→ **Exercise aim**
Quote the listing below in its entirety.

→ **Data shown**
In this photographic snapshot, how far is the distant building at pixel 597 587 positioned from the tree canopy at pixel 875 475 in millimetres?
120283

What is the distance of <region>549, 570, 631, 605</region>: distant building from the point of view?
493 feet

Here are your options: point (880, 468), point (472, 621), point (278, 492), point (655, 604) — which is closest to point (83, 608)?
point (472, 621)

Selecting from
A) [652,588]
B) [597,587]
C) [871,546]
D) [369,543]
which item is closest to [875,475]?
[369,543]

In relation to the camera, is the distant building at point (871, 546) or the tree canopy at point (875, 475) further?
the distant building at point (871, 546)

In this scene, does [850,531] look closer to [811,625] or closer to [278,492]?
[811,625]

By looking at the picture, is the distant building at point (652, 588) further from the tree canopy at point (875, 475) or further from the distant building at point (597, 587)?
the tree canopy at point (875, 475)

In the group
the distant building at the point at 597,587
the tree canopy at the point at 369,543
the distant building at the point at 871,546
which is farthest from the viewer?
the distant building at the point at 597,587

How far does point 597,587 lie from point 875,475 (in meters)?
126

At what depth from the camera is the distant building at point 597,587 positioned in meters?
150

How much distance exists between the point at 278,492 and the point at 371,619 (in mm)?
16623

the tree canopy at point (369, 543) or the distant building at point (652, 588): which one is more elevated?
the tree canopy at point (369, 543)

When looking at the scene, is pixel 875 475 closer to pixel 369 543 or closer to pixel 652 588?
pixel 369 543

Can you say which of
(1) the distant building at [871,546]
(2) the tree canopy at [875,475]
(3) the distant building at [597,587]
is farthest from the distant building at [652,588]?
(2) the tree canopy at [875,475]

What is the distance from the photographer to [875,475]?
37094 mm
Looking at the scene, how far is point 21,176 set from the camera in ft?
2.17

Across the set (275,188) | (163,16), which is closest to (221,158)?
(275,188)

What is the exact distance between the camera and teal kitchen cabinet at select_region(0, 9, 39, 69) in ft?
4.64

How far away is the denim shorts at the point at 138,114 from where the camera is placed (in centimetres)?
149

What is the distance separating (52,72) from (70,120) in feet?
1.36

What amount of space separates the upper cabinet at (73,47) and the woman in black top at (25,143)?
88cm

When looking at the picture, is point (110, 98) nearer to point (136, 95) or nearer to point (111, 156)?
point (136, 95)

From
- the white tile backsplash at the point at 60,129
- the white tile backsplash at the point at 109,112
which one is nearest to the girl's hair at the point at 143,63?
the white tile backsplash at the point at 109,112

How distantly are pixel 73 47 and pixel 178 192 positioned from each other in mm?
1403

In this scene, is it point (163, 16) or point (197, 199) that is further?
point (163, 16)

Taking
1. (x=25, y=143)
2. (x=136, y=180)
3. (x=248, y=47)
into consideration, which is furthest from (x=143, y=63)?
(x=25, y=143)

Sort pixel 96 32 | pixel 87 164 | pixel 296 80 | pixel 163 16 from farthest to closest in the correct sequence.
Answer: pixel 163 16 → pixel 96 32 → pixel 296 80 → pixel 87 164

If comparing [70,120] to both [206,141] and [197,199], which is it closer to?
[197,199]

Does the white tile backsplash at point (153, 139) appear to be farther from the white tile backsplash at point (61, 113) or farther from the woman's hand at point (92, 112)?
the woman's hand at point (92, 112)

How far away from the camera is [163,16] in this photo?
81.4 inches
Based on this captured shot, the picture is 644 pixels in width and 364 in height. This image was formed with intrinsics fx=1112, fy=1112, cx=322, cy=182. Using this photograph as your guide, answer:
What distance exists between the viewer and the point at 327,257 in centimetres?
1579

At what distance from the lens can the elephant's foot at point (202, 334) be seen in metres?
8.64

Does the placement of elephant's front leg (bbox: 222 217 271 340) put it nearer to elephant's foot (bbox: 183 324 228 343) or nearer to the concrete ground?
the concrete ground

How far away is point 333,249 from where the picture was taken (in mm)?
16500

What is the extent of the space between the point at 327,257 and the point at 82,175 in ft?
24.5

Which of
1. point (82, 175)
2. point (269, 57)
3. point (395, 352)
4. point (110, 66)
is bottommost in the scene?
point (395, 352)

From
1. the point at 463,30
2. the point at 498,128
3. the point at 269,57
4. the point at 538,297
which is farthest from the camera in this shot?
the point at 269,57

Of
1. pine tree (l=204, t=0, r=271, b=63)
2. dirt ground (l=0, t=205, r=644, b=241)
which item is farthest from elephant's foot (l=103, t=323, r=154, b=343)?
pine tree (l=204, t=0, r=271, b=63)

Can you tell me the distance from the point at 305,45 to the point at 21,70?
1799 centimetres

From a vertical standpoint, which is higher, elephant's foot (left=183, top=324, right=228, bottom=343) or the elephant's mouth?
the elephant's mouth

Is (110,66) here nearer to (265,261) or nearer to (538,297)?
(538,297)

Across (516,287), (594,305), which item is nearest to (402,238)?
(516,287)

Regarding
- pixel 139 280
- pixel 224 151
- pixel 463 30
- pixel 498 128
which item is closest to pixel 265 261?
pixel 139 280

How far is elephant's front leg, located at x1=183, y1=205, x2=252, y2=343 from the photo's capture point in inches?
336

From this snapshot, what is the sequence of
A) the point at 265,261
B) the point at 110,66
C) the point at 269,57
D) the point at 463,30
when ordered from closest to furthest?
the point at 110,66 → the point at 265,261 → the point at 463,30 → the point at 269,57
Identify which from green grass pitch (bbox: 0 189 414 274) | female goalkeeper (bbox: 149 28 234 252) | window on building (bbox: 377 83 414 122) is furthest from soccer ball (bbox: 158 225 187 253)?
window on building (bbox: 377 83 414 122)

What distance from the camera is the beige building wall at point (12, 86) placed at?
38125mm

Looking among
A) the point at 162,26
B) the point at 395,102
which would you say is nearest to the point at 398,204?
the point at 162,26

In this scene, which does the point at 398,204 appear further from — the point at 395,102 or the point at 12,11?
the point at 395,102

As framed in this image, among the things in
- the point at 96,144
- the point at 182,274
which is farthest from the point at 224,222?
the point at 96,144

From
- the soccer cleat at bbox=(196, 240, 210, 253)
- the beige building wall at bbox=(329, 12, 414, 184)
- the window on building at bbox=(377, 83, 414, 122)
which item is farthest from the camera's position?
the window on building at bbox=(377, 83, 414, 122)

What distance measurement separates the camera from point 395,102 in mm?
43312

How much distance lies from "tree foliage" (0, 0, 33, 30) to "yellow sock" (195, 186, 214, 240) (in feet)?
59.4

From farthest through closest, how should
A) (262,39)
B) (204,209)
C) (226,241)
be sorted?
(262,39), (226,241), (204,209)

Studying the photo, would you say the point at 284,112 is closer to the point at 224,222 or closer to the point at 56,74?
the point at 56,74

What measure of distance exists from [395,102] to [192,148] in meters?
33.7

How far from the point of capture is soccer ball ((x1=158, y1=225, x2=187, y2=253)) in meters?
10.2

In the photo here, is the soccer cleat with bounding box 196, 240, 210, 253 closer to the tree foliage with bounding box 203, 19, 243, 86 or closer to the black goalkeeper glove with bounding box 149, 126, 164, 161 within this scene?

→ **Answer to this exercise**
In this photographic snapshot, how far is the distant building at pixel 597 587 positioned from the tree canopy at pixel 875 475 in millimetres?
120283

What is the distance of <region>549, 570, 631, 605</region>: distant building from the point of view?
493 feet

Here are your options: point (880, 468), point (472, 621), point (278, 492), point (655, 604) — which is closest to point (83, 608)?
point (472, 621)

Selecting from
A) [652,588]
B) [597,587]
C) [871,546]
D) [369,543]
which item is closest to [875,475]?
[369,543]

In relation to the camera, is the distant building at point (871, 546) or the tree canopy at point (875, 475) further?
the distant building at point (871, 546)

In this scene, does [850,531] look closer to [811,625] or closer to [278,492]?
[811,625]

By looking at the picture, is the distant building at point (652, 588) further from the tree canopy at point (875, 475) or further from the distant building at point (597, 587)?
the tree canopy at point (875, 475)

In the group
the distant building at the point at 597,587
the tree canopy at the point at 369,543
the distant building at the point at 871,546
which is farthest from the viewer?
the distant building at the point at 597,587

How far does point 597,587 lie from point 875,475 (in meters)?
126

At what depth from the camera is the distant building at point 597,587 positioned in meters?
150

How much distance exists between the point at 278,492 and the point at 371,619 (in mm)?
16623

the tree canopy at point (369, 543) or the distant building at point (652, 588): which one is more elevated?
the tree canopy at point (369, 543)

When looking at the scene, is pixel 875 475 closer to pixel 369 543 or closer to pixel 652 588?
pixel 369 543

Can you say which of
(1) the distant building at [871,546]
(2) the tree canopy at [875,475]
(3) the distant building at [597,587]
is farthest from the distant building at [652,588]?
(2) the tree canopy at [875,475]

What is the distance from the photographer to [875,475]?
37094 mm
Looking at the scene, how far is point 21,176 set from the camera in ft?
2.17

Across the set (275,188) | (163,16), which is closest to (221,158)?
(275,188)

What is the exact distance between the camera and teal kitchen cabinet at select_region(0, 9, 39, 69) in ft?
4.64

How far away is the denim shorts at the point at 138,114 from where the camera is placed (in centimetres)?
149

What is the distance separating (52,72) from (70,120) in feet?
1.36

What amount of space separates the upper cabinet at (73,47) and the woman in black top at (25,143)?
88cm

When looking at the picture, is point (110, 98) nearer to point (136, 95) or nearer to point (111, 156)?
point (136, 95)

From
- the white tile backsplash at the point at 60,129
- the white tile backsplash at the point at 109,112
which one is nearest to the girl's hair at the point at 143,63?
the white tile backsplash at the point at 109,112

How distantly are pixel 73 47 and pixel 178 192 positioned from each other in mm?
1403

In this scene, is it point (163, 16) or point (197, 199) that is further?
point (163, 16)

Taking
1. (x=25, y=143)
2. (x=136, y=180)
3. (x=248, y=47)
into consideration, which is furthest from (x=143, y=63)?
(x=25, y=143)

Sort pixel 96 32 | pixel 87 164 | pixel 296 80 | pixel 163 16 from farthest to closest in the correct sequence.
Answer: pixel 163 16 → pixel 96 32 → pixel 296 80 → pixel 87 164

If comparing [70,120] to both [206,141] and [197,199], which is it closer to?
[197,199]

Does the white tile backsplash at point (153, 139) appear to be farther from the white tile backsplash at point (61, 113) or farther from the woman's hand at point (92, 112)?
the woman's hand at point (92, 112)

How far away from the camera is [163,16] in this photo?
81.4 inches
Based on this captured shot, the picture is 644 pixels in width and 364 in height. This image was formed with intrinsics fx=1112, fy=1112, cx=322, cy=182. Using this photograph as your guide, answer:
What distance exists between the viewer and the point at 327,257 in centimetres?
1579

At what distance from the lens can the elephant's foot at point (202, 334) be seen in metres?
8.64

Does the placement of elephant's front leg (bbox: 222 217 271 340) put it nearer to elephant's foot (bbox: 183 324 228 343) or nearer to the concrete ground?
the concrete ground

How far away is point 333,249 from where the picture was taken (in mm)?
16500

What is the extent of the space between the point at 327,257 and the point at 82,175 in ft?
24.5

Which of
1. point (82, 175)
2. point (269, 57)
3. point (395, 352)
4. point (110, 66)
is bottommost in the scene?
point (395, 352)

From
1. the point at 463,30
2. the point at 498,128
3. the point at 269,57
4. the point at 538,297
which is farthest from the camera in this shot?
the point at 269,57

Of
1. pine tree (l=204, t=0, r=271, b=63)
2. dirt ground (l=0, t=205, r=644, b=241)
which item is farthest from elephant's foot (l=103, t=323, r=154, b=343)?
pine tree (l=204, t=0, r=271, b=63)

Can you tell me the distance from the point at 305,45 to the point at 21,70?
1799 centimetres

From a vertical standpoint, which is higher, elephant's foot (left=183, top=324, right=228, bottom=343) or the elephant's mouth?
the elephant's mouth

Is (110,66) here nearer to (265,261) or nearer to (538,297)?
(538,297)

Across (516,287), (594,305), which item is nearest to (402,238)?
(516,287)

Regarding
- pixel 139 280
- pixel 224 151
- pixel 463 30
- pixel 498 128
which item is closest to pixel 265 261?
pixel 139 280

How far is elephant's front leg, located at x1=183, y1=205, x2=252, y2=343 from the photo's capture point in inches?
336

From this snapshot, what is the sequence of
A) the point at 265,261
B) the point at 110,66
C) the point at 269,57
D) the point at 463,30
when ordered from closest to furthest?
the point at 110,66 → the point at 265,261 → the point at 463,30 → the point at 269,57
Identify which from green grass pitch (bbox: 0 189 414 274) | female goalkeeper (bbox: 149 28 234 252) | window on building (bbox: 377 83 414 122) is furthest from soccer ball (bbox: 158 225 187 253)?
window on building (bbox: 377 83 414 122)

What distance from the camera is the beige building wall at point (12, 86) placed at?
38125mm

Looking among
A) the point at 162,26
B) the point at 395,102
which would you say is nearest to the point at 398,204?
the point at 162,26

In this scene, which does the point at 398,204 appear further from — the point at 395,102 or the point at 12,11?
the point at 395,102

As framed in this image, among the things in
- the point at 96,144
- the point at 182,274
which is farthest from the point at 224,222?
the point at 96,144

From
- the soccer cleat at bbox=(196, 240, 210, 253)
- the beige building wall at bbox=(329, 12, 414, 184)
- the window on building at bbox=(377, 83, 414, 122)
which item is farthest from the camera's position?
the window on building at bbox=(377, 83, 414, 122)

What distance measurement separates the camera from point 395,102 in mm?
43312

How much distance lies from "tree foliage" (0, 0, 33, 30) to "yellow sock" (195, 186, 214, 240) (in feet)?
59.4

From farthest through closest, how should
A) (262,39)
B) (204,209)
C) (226,241)
be sorted?
(262,39), (226,241), (204,209)

Studying the photo, would you say the point at 284,112 is closer to the point at 224,222 or closer to the point at 56,74?
the point at 56,74

What measure of distance exists from [395,102] to [192,148] in meters?
33.7

How far from the point of capture is soccer ball ((x1=158, y1=225, x2=187, y2=253)) in meters?
10.2

In the photo here, is the soccer cleat with bounding box 196, 240, 210, 253 closer to the tree foliage with bounding box 203, 19, 243, 86 or closer to the black goalkeeper glove with bounding box 149, 126, 164, 161 within this scene?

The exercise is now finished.